Chest imaging techniques have been implemented for screening and diagnosis of COVID-19 patients, based on experience with other viral pneumonias and a handful of COVID-19 diagnostic test accuracy (DTA) studies. We performed a systematic review to synthesize the literature on DTA of chest radiography (CXR), computed tomography (CT) and ultrasound for diagnosis of COVID-19 in suspected patients in hospital setting and evaluated the extent of suboptimal reporting and risk-of-bias.

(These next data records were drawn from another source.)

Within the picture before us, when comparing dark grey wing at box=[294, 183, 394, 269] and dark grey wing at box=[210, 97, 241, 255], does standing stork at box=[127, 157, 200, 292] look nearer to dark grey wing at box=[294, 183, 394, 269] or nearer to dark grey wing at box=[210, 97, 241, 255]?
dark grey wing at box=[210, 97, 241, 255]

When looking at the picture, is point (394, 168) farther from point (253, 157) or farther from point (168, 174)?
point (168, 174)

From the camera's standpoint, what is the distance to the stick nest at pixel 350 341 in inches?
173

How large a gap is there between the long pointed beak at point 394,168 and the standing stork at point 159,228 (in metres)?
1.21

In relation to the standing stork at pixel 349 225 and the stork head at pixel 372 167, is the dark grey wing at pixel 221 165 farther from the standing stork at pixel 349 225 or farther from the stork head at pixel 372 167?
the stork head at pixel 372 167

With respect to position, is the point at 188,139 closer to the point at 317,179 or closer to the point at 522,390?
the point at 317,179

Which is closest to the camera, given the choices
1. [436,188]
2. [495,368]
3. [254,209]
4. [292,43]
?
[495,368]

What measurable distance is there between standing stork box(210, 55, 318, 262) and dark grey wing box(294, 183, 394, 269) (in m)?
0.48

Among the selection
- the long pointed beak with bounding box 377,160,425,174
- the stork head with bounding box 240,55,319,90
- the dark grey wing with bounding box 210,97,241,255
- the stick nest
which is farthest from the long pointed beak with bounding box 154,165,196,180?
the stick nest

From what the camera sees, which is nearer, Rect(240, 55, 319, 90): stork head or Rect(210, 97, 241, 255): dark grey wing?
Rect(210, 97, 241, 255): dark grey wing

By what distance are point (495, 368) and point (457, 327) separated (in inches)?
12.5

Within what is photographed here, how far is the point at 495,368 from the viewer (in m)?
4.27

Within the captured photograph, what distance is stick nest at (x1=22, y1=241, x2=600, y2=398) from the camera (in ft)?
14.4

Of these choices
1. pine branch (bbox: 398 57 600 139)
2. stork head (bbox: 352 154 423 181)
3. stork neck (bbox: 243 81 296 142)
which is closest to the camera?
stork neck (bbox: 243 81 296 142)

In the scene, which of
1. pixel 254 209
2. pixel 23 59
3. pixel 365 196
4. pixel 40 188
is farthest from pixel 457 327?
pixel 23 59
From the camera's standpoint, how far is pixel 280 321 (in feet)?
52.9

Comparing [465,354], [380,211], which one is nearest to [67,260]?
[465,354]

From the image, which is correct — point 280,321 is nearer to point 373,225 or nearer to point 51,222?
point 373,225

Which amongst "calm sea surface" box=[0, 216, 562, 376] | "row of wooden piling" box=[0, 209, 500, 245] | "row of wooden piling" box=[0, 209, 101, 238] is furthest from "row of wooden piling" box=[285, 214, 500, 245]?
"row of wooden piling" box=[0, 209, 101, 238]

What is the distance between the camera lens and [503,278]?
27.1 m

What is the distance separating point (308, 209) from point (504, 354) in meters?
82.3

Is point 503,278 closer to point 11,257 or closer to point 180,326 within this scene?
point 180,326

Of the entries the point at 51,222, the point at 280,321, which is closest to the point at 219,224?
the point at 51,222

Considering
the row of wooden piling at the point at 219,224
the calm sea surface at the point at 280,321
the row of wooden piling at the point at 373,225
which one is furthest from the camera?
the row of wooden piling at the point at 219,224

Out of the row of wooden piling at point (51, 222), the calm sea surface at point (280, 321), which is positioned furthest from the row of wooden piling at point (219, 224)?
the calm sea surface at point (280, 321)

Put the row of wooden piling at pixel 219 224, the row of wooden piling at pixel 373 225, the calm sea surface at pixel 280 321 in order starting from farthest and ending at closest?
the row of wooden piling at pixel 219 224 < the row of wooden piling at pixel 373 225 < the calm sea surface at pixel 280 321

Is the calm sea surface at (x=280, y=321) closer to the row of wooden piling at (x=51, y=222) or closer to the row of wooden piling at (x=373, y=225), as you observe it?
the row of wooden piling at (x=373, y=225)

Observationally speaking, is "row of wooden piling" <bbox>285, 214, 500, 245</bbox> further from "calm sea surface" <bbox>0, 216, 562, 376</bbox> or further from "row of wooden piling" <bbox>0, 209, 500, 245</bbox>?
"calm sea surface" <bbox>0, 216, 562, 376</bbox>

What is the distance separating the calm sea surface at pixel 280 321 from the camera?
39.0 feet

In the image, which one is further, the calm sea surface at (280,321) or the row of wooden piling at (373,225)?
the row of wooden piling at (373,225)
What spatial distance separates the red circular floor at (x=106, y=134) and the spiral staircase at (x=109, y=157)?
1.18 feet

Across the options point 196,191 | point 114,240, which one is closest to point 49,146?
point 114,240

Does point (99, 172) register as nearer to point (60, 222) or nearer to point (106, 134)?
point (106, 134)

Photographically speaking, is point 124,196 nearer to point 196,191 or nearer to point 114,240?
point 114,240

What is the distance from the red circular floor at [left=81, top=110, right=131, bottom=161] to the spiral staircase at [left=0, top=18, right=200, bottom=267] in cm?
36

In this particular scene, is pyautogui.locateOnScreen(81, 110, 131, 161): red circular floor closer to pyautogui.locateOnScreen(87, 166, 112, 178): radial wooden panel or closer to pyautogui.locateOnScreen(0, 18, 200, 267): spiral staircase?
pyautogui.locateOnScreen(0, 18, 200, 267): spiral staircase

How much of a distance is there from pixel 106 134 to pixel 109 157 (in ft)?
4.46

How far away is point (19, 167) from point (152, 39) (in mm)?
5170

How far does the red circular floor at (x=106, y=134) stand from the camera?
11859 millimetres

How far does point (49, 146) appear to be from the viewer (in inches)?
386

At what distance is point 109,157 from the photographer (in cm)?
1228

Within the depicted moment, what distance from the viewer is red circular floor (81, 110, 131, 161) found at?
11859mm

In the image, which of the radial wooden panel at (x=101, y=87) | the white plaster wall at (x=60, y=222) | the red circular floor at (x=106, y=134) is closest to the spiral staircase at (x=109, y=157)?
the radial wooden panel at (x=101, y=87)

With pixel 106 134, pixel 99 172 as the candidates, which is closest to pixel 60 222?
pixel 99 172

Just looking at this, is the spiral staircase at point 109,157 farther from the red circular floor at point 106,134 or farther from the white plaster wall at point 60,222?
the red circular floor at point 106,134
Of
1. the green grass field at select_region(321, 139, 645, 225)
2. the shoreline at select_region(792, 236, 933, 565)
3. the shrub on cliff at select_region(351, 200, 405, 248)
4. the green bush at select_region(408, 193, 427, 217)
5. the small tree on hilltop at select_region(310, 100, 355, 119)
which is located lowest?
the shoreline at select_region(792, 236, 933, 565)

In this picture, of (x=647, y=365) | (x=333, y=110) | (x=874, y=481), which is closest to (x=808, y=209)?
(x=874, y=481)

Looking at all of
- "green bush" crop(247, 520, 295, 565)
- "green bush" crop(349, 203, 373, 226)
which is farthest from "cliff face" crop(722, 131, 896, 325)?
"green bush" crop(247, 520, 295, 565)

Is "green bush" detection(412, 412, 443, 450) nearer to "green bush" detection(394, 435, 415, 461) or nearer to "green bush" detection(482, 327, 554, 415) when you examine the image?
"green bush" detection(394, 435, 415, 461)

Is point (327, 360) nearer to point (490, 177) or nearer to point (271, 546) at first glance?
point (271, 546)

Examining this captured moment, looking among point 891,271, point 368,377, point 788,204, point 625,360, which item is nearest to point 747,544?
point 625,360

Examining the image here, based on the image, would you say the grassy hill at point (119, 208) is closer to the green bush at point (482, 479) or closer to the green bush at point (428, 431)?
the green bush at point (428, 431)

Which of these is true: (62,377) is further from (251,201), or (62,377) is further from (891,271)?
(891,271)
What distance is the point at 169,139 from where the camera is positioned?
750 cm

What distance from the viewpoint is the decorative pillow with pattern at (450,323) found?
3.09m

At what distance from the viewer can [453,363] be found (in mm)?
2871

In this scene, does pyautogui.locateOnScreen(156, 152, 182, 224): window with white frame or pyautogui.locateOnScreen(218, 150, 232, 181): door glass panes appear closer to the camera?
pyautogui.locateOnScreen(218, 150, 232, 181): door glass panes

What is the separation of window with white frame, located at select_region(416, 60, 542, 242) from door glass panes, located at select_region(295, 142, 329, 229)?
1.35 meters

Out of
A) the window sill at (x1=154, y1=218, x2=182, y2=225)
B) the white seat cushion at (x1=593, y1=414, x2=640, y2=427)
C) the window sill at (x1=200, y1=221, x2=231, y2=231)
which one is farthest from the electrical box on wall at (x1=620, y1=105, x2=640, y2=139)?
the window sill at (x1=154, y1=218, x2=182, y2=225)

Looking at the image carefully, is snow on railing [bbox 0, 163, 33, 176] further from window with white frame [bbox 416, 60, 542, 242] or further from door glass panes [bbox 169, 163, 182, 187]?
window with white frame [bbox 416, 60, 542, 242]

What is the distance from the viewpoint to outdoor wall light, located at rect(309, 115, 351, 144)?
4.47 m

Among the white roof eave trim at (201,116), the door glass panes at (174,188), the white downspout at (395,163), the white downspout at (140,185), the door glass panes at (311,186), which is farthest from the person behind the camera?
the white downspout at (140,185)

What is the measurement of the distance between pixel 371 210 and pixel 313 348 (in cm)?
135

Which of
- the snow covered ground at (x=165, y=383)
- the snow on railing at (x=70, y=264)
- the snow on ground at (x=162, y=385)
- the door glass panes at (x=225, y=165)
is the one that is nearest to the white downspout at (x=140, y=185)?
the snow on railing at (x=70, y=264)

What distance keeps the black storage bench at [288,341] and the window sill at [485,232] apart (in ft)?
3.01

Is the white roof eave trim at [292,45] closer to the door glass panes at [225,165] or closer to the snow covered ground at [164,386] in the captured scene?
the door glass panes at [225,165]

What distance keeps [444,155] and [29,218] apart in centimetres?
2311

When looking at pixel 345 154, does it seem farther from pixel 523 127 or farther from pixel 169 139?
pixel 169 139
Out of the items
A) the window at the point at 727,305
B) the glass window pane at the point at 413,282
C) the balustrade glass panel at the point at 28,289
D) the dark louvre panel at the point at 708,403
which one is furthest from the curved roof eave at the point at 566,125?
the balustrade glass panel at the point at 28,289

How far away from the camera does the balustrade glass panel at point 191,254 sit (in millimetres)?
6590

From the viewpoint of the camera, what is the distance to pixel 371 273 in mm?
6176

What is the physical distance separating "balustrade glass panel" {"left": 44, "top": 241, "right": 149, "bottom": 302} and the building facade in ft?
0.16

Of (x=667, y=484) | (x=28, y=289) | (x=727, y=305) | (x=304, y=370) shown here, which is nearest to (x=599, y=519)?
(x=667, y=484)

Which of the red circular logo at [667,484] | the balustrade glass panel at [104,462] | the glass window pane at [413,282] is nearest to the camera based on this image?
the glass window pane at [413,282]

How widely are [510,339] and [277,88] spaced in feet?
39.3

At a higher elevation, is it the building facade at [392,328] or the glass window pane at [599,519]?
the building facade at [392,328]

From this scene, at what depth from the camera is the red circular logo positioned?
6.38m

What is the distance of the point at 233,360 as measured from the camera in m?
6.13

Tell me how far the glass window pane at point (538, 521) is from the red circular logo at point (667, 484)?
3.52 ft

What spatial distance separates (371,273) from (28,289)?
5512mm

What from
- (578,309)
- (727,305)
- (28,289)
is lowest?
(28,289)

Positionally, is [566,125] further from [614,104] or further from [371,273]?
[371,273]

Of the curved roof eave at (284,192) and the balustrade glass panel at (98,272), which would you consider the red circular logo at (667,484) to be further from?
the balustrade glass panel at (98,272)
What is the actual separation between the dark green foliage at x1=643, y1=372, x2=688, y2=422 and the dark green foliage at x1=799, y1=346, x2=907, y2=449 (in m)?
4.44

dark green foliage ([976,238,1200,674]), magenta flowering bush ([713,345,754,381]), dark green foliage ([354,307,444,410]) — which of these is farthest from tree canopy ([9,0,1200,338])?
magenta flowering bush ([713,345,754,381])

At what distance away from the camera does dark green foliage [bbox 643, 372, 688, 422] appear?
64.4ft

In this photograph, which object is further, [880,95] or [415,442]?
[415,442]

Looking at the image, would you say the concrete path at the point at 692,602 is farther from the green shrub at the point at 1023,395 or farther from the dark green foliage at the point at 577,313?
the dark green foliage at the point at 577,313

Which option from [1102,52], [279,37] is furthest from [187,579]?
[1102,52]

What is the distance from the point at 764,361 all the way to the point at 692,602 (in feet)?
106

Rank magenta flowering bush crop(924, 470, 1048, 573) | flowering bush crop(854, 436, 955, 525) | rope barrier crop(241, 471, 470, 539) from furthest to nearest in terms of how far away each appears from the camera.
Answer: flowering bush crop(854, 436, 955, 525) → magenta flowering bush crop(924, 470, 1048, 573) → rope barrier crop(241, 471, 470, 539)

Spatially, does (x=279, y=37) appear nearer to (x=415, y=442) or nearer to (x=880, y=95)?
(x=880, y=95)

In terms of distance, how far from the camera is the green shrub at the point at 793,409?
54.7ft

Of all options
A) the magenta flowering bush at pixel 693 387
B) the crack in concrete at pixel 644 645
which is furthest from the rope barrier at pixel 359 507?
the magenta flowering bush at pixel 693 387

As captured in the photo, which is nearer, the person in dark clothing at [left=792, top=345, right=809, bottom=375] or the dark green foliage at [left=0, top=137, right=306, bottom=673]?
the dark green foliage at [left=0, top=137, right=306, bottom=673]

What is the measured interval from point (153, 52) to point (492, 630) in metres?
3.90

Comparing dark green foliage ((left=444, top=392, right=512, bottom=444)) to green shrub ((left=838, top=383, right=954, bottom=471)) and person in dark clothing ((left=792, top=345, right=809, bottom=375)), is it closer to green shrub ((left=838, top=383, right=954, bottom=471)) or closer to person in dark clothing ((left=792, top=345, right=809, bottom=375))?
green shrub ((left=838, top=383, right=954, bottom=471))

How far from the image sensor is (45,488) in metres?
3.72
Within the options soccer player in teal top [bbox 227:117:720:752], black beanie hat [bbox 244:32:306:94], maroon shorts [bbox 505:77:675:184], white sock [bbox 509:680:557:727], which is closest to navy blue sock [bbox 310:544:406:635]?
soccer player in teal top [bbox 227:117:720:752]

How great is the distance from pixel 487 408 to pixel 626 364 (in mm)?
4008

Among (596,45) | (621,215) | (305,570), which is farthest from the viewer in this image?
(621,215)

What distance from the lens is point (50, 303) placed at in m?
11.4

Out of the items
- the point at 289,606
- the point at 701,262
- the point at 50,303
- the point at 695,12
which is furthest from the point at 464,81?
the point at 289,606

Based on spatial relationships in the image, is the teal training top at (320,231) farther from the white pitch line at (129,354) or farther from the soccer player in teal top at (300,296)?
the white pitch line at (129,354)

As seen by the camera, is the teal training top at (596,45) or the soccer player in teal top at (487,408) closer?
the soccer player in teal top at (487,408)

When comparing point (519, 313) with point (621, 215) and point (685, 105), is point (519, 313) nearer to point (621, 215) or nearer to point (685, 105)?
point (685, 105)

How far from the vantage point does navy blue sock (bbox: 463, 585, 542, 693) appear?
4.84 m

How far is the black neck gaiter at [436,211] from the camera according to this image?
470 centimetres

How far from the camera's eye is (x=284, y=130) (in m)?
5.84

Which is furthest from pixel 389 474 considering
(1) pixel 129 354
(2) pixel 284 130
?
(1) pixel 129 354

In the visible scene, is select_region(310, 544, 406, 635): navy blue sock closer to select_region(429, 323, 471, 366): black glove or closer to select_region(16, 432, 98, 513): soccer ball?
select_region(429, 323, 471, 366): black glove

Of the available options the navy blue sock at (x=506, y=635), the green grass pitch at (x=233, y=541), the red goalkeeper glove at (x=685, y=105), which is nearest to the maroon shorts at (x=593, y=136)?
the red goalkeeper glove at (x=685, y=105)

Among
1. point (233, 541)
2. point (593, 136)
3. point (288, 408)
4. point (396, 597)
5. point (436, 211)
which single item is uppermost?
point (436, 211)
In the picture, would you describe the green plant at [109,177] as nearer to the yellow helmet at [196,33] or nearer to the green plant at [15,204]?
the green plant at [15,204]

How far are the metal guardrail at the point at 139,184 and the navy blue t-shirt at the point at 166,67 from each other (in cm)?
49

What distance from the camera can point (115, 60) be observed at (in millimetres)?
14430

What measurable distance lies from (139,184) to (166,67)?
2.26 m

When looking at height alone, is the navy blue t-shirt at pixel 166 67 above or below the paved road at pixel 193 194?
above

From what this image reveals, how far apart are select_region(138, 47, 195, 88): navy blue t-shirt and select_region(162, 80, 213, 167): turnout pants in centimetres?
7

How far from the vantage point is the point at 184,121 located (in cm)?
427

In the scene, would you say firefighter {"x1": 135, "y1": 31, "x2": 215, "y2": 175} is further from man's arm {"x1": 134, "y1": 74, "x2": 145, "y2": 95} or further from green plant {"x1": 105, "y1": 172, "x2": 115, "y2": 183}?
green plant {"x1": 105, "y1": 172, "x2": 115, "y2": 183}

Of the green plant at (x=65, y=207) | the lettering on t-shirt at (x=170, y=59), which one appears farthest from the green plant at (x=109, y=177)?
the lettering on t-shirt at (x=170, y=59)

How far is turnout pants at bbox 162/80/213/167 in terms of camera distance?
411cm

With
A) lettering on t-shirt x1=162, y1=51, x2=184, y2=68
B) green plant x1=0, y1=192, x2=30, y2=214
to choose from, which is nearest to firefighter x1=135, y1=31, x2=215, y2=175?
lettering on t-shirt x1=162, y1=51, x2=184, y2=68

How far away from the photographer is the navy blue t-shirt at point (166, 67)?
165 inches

A systematic search was performed (April 26, 2020) in Embase, Pubmed and Cochrane to identify CXR, CT or ultrasound studies in adult patients with suspected COVID-19, using RT-PCR or clinical consensus as reference standard. 2x2 contingency tables were reconstructed and test sensitivity, specificity, positive predictive values (PPV) and negative predictive values (NPV) re-calculated. Reporting quality was evaluated by adherence to STARD and risk-of-bias by QUADAS-2.
Thirteen studies were eligible (CT=12, CXR=1, US=0). Re-calculated CT sensitivity and specificity ranged between 0.57-0.97 and 0.37-0.94, respectively, PPV and NPV between 0.59-0.92 and 0.57-0.96, respectively. On average studies complied with only 35% of the STARD-guideline items. No study scored low risk-of-bias for all QUADAS-2 domains (patient selection, index test, reference test, flow and timing). High risk-of-bias in ≥one domain was scored in 10/13 studies (77%).
Reported CT test accuracy for COVID-19 diagnosis varies substantially. Validity and generalizability of these findings is complicated by poor adherence to reporting guidelines and high risk-of-bias, which are most likely due to the need for urgent publication of findings in the first months of the COVID-19 pandemic.